There have been no outpatient studies with Bipolar Disorder and virtual dark therapy. This is a ground breaking study. This case study demonstrates the plausible effectiveness of outpatient virtual dark therapy self-treatment for Bipolar I disorder. Patient desired side effect free, nonallopathic outpatient treatment for Bipolar I Disorder . The patient was diagnosed Bipolar I, mild, recently manic. Unsuccessful interventions included medication, routine, exercise, and early symptom recognition. In this study, Virtual Dark Therapy (VDT) was added using Amber Lenses (AL). The outcome of this study was a reduction in symptoms and termination of medication.
Virtual dark therapy has been demonstrated as a helpful adjunctive treatment to medication for bipolar patients in residential settings . Early research focused on stable settings, where dark therapy is easiest to control. While valuable, this information does not address the effectiveness and importance of VDT in the outpatient setting, where most individuals receive care .
Nearly a dozen studies have been encountered regarding the efficacy of dark therapy, VDT (or) darkness to treat Bipolar Disorder and Circadian Rhythm Disorders (CRD) . Inpatient studies, offering more environmental and statistical controls than outpatient ones, have demonstrated preliminary effectiveness of AL therapy as a treatment for Bipolar Disorder. Initial research was done in a sleep lab with a single patient, with rapid cycling Bipolar II Disorder . It was significant because the subject’s symptoms dramatically reduced in just six weeks while his mood stabilized over 6 months of treatment. He remained stable through the one-year mark of the study with no medication. Thus, despite this being a single case, it is relevant to explore dark therapy in outpatient settings .
In reviewing the research thus far, it seems clear that research needs to be moved out of controlled settings. Research over the last decade shows promising results for AL (or) VDT when results are observed in controlled settings .
The current study followed a single professional for 3.5 years. Diagnosed Bipolar I, she struggled with traditional medical treatments for Bipolar Disorder, while a practicing therapist in private practice. During the first year, the subject tracked her symptoms using a symptom tracker with 17 items scored 0-3 with a maximum score of 51. The following years the subject continued to track symptoms, while using AL in addition to medication as usual. Prior to the study, she managed three manic episodes each year a short episode in late January, early April, and a longer episode in August, September .

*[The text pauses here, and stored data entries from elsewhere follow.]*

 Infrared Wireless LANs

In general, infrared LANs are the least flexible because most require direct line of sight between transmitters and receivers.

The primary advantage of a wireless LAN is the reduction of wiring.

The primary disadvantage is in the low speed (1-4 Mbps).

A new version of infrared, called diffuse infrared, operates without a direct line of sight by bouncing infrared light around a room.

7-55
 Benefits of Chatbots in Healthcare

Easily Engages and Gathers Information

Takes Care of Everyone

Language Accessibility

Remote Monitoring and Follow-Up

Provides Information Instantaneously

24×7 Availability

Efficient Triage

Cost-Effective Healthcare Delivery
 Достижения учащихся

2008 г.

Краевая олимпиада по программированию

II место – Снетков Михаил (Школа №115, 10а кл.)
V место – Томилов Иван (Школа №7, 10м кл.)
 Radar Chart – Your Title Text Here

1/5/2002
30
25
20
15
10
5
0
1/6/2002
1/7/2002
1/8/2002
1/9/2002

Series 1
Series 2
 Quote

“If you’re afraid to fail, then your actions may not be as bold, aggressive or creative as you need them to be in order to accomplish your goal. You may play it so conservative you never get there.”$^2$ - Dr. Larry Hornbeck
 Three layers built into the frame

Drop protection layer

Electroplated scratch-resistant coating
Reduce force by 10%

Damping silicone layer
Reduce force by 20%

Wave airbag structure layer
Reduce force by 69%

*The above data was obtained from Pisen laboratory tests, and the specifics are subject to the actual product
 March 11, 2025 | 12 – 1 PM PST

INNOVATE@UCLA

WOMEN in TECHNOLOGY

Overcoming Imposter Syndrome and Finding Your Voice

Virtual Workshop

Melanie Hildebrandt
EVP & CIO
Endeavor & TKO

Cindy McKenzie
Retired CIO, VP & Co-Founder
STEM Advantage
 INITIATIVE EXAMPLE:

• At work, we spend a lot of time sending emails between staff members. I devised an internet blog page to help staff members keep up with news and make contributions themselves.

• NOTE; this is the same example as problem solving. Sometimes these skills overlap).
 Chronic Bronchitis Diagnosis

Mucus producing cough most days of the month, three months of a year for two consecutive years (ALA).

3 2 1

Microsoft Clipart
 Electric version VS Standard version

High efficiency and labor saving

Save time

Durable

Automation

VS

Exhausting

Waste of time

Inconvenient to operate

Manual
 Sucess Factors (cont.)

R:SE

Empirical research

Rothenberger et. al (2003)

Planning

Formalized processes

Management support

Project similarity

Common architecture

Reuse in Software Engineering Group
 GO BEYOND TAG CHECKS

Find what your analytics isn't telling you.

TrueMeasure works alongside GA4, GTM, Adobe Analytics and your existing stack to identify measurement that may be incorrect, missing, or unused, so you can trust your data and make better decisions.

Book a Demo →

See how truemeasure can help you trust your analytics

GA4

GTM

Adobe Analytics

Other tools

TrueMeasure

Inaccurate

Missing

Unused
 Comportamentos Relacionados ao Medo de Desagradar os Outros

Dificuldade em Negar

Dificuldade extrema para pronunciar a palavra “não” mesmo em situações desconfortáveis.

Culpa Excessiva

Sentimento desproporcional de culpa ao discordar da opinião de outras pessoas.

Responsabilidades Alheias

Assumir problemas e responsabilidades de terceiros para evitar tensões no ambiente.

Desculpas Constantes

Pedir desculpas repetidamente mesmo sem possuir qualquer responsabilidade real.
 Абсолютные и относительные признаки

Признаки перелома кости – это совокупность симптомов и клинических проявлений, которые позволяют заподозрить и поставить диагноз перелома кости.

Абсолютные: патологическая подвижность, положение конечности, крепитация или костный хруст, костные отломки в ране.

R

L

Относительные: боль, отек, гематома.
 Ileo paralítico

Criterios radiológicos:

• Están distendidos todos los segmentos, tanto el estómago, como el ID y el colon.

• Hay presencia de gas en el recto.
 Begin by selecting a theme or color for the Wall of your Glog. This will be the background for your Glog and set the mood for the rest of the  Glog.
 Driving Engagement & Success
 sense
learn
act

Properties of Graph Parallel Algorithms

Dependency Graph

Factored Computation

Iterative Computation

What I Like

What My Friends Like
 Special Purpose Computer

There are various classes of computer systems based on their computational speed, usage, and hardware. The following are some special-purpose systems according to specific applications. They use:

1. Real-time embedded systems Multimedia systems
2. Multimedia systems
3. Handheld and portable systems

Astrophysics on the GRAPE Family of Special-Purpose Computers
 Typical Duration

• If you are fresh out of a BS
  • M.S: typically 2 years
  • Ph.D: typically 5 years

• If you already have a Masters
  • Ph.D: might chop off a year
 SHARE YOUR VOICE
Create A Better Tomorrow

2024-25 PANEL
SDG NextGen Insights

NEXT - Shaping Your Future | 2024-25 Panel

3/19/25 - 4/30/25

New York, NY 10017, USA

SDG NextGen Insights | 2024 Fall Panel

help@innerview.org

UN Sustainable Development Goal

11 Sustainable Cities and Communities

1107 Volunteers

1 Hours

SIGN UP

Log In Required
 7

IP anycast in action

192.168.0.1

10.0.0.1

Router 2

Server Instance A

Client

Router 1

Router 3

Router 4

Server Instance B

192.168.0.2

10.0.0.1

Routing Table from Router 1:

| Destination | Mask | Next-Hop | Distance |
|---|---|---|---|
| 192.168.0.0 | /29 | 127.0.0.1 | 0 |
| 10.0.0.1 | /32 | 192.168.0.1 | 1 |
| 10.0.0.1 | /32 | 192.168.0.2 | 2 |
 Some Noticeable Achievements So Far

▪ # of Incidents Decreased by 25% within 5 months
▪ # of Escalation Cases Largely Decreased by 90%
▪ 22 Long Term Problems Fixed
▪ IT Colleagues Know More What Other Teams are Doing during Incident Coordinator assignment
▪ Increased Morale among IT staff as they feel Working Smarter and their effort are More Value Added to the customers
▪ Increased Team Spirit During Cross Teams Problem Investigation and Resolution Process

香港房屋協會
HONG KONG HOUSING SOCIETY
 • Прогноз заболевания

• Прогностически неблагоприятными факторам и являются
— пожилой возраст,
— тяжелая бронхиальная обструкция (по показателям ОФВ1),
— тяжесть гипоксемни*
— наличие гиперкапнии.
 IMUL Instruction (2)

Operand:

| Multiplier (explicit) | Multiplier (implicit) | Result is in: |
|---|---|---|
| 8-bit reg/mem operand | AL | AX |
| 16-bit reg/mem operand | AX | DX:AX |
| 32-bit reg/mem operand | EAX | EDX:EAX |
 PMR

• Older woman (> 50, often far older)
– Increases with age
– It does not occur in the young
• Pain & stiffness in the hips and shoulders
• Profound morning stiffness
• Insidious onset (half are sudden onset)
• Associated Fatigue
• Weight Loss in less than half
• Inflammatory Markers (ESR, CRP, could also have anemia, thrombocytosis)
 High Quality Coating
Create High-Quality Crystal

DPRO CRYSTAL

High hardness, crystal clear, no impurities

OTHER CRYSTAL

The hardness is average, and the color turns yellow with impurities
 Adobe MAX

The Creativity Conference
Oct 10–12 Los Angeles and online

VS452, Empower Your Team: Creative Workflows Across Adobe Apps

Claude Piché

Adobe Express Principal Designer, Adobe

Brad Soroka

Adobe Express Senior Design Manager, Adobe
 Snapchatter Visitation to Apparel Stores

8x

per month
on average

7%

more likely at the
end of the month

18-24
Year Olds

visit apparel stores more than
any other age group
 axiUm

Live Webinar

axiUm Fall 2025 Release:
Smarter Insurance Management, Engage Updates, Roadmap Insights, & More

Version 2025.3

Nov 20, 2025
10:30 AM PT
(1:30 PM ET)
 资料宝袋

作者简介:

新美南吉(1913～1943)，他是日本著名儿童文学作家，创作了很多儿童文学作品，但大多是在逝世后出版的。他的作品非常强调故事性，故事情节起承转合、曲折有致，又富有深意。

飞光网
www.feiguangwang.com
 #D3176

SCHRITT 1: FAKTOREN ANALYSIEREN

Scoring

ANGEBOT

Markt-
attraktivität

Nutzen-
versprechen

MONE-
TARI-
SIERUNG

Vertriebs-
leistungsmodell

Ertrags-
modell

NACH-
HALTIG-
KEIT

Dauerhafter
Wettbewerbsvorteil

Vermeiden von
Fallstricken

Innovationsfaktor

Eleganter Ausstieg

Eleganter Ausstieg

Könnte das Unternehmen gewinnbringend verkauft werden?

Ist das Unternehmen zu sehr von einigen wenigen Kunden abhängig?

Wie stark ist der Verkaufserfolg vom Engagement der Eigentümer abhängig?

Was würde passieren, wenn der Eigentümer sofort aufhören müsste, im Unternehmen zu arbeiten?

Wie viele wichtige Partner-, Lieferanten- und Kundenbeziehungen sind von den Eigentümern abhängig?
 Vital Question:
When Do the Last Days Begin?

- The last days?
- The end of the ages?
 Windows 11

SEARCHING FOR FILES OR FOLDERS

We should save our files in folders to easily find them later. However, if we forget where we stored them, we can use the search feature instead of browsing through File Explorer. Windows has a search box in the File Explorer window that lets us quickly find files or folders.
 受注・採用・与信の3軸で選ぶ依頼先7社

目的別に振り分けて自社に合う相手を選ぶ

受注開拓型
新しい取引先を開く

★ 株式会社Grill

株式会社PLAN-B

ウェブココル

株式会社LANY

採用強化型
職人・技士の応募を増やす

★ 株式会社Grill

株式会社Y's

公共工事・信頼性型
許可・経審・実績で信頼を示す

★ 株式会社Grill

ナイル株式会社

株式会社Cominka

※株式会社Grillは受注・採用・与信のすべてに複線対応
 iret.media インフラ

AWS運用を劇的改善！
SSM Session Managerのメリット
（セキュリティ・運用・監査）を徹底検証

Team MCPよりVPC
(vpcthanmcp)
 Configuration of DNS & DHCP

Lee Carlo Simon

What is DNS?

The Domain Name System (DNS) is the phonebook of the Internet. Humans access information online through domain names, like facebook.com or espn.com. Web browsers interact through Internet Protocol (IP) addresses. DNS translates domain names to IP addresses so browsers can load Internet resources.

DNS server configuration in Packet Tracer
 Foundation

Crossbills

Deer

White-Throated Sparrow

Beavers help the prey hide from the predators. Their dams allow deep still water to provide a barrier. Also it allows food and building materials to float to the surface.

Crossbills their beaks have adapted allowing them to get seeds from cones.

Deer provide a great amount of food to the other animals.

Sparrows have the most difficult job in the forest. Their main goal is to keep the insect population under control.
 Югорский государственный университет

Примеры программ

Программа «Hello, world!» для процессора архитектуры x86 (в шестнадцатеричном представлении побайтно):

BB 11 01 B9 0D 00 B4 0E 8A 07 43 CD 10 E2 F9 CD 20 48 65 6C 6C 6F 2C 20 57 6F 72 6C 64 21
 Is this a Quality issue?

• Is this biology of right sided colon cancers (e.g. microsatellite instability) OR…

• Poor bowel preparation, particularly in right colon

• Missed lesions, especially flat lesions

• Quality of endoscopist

During these times, she required increases in her medication to manage the episodes. During the second year of the study while using AL, medication increases were unnecessary, except after the tragic death of her eldest son. For one week following his death, she needed a 1/8 mg increase in her Lorazepam. After this, medications were reduced due to side effects until the one-year mark of AL use when she was titrated off medications . Medications were briefly reintroduced in August after the second year, and July after the third year of the study. During these periods, the subject took medication for 6 weeks and 4 weeks respectively.
Despite the current subject having a diagnosis of Bipolar I Disorder and being treated outpatient, she reports a positive benefit from AL. At study termination, her doctor allowed complete termination of medication with sufficient sleep time continuing . Notably, current follow up with the patient in May of 2020 finds her emotionally stable and off medication for two years and ten months.